Luciano Spalletti ha commentato la pesante sconfitta subita al Maradona contro lo Spezia. Ecco le dichiarazioni rilasciate dall'allenatore del Napoli ai microfoni di DAZN.
DE LAURENTIIS NELLO SPOGLIATOIO - "Ha fatto gli auguri, nessun colloquio. Vi hanno informato male".
SCONFITTA - "Abbiamo perso una brutta partita. Abbiamo condotto il gioco ma non siamo stati bravi a chiudere delle azioni dentro l'area di rigore. Non siamo stati bravi sulla trequarti a creare degli spazi o fare giocate che ci permettessero di superare la linea difensiva dello Spezia. Col passare dei minuti abbiamo perso tranquillità e non siamo riusciti a rimettere a posto la partita".
ERRORI - "La chiusura dell'azione è mancata in ogni tempo. Qualche volta ce l'abbiamo fatta, ma senza spingere la palla dentro. Non siamo stati fortunati nel trovare l'uomo libero".

MERTENS - "L'uscita di Mertens è stata una scelta tecnica, per mettere un attaccante con più peso senza andare a creare spazio per le ripartenze dello Spezia. Avrei potuto anche tenerlo in campo, ma la squadra aveva equilibrio e necessitava di più fisicità. Ma la mia scelta non ha dato i frutti sperati".

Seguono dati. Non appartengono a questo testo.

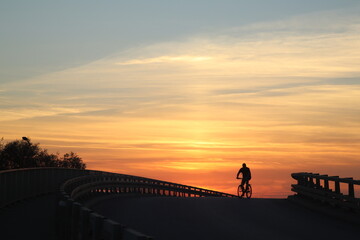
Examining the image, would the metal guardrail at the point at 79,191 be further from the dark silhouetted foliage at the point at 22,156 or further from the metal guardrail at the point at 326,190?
the dark silhouetted foliage at the point at 22,156

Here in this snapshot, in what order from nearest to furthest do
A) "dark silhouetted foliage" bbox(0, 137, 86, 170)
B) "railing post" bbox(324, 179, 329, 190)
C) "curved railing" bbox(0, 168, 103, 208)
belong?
"curved railing" bbox(0, 168, 103, 208) → "railing post" bbox(324, 179, 329, 190) → "dark silhouetted foliage" bbox(0, 137, 86, 170)

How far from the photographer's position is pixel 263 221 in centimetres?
1977

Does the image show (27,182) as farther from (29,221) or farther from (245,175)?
(245,175)

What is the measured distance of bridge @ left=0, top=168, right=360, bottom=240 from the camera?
1365 centimetres

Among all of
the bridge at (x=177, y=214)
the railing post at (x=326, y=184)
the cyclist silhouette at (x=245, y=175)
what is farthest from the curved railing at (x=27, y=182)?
the railing post at (x=326, y=184)

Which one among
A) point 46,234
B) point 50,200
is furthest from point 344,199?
point 50,200

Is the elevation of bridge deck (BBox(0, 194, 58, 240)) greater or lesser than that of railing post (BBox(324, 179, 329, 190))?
lesser

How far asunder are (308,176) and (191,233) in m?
12.0

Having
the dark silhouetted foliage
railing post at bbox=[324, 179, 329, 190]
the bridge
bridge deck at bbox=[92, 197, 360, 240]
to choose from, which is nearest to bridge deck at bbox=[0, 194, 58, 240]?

STATO D'ANIMO - "Ora si va a casa e ci si riposa, abbiamo giocato tante partite e ultimamente abbiamo sofferto un po' di stanchezza. Poi si tenta di riorganizzare il morale della squadra, che dopo questa sconfitta è abbattuta. Dobbiamo essere sempre gli stessi che giocano a calcio e creano situazioni col gioco, non abbiamo una fisicità importante da prendere a sportellate gli avversari. Il filo conduttore è la palla a terra, per certi versi lo abbiamo fatto anche stasera".
SCUDETTO - "Si tiene conto di tutto. Se non vinci le partite che devi vincere, quelli dietro si avvicinano e ti montano addosso. Ci guardiamo sia davanti sia dietro".